• [Em que consiste]: Copie sem alterações as linhas dos registros que vão da linha com "At what range" até a linha com "6 centimetres", incluindo as duas.

• [Registros fornecidos]:
···

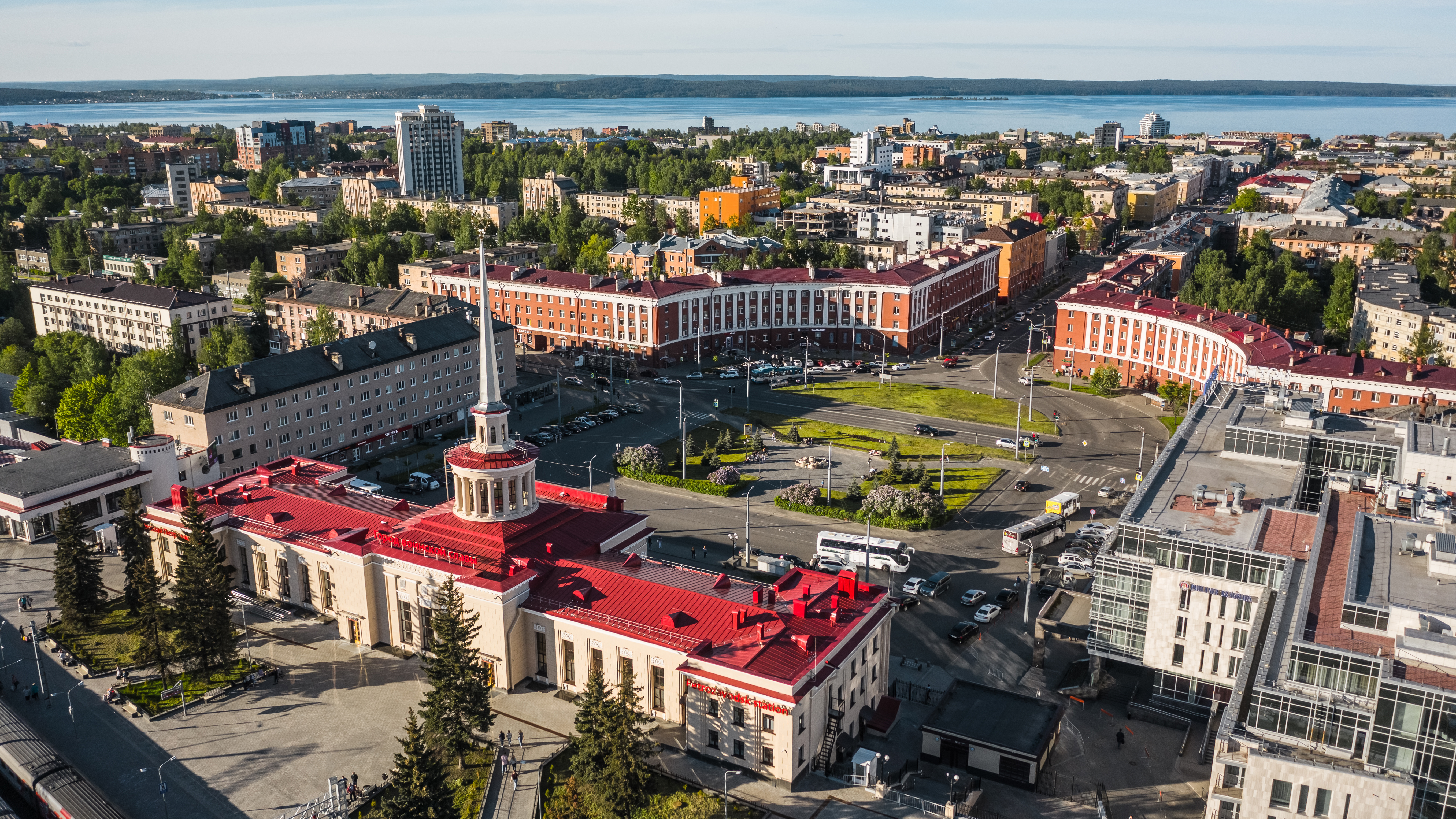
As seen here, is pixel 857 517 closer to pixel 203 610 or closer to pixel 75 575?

···

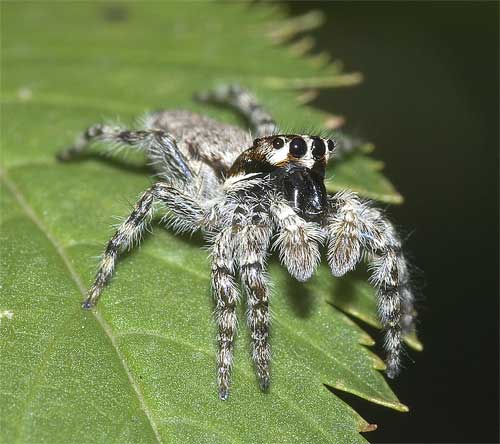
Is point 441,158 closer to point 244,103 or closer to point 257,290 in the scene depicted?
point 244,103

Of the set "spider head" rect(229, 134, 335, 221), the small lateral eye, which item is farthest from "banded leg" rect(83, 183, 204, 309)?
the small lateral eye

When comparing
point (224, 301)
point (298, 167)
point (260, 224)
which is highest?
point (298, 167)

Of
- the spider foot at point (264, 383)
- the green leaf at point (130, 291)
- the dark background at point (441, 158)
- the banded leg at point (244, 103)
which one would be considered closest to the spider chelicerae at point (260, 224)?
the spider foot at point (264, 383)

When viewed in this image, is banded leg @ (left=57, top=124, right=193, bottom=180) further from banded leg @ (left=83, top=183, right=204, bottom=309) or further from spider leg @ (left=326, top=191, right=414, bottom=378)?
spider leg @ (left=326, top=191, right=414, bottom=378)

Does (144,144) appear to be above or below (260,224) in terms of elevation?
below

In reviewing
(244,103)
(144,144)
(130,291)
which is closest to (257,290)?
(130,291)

···

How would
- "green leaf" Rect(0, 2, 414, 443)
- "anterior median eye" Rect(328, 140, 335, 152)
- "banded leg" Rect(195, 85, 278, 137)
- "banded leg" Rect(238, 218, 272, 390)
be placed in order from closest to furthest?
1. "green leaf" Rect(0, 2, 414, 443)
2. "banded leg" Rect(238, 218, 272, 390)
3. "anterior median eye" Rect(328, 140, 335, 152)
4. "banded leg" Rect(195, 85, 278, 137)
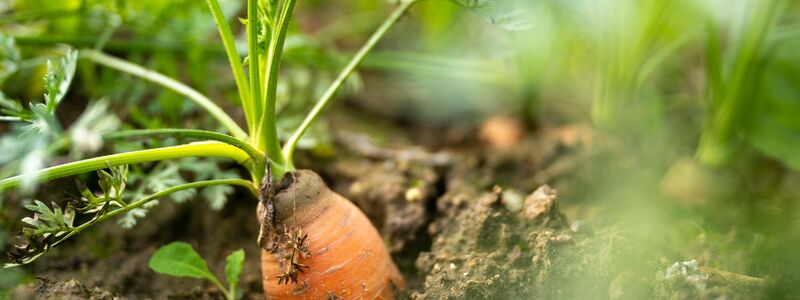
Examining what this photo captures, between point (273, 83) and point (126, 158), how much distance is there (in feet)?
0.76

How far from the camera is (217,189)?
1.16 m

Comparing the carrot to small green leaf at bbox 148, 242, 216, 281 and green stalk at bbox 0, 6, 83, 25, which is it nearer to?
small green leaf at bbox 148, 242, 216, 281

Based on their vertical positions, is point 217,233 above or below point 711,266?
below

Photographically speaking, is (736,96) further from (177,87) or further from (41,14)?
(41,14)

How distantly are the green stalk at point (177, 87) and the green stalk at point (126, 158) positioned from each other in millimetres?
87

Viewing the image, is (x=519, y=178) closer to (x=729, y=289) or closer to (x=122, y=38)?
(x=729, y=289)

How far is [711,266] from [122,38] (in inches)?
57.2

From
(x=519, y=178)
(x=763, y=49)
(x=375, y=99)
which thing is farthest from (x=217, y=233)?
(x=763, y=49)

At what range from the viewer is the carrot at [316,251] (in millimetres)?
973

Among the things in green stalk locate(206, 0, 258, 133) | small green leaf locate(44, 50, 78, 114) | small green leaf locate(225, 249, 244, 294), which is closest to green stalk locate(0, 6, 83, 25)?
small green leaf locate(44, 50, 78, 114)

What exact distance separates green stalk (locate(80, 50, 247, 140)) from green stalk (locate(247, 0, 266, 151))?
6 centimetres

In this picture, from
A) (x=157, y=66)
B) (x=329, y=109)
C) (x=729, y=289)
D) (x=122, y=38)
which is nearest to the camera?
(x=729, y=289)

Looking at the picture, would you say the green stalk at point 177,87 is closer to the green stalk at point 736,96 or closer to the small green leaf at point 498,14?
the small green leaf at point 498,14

···

• [Resultado abaixo]:
At what range from the viewer is the carrot at [316,251] (in millimetres)?
973

Among the things in green stalk locate(206, 0, 258, 133) | small green leaf locate(44, 50, 78, 114) | small green leaf locate(225, 249, 244, 294), which is closest to green stalk locate(0, 6, 83, 25)?
small green leaf locate(44, 50, 78, 114)

What exact distance separates green stalk (locate(80, 50, 247, 140)) from green stalk (locate(247, 0, 266, 151))?
6 centimetres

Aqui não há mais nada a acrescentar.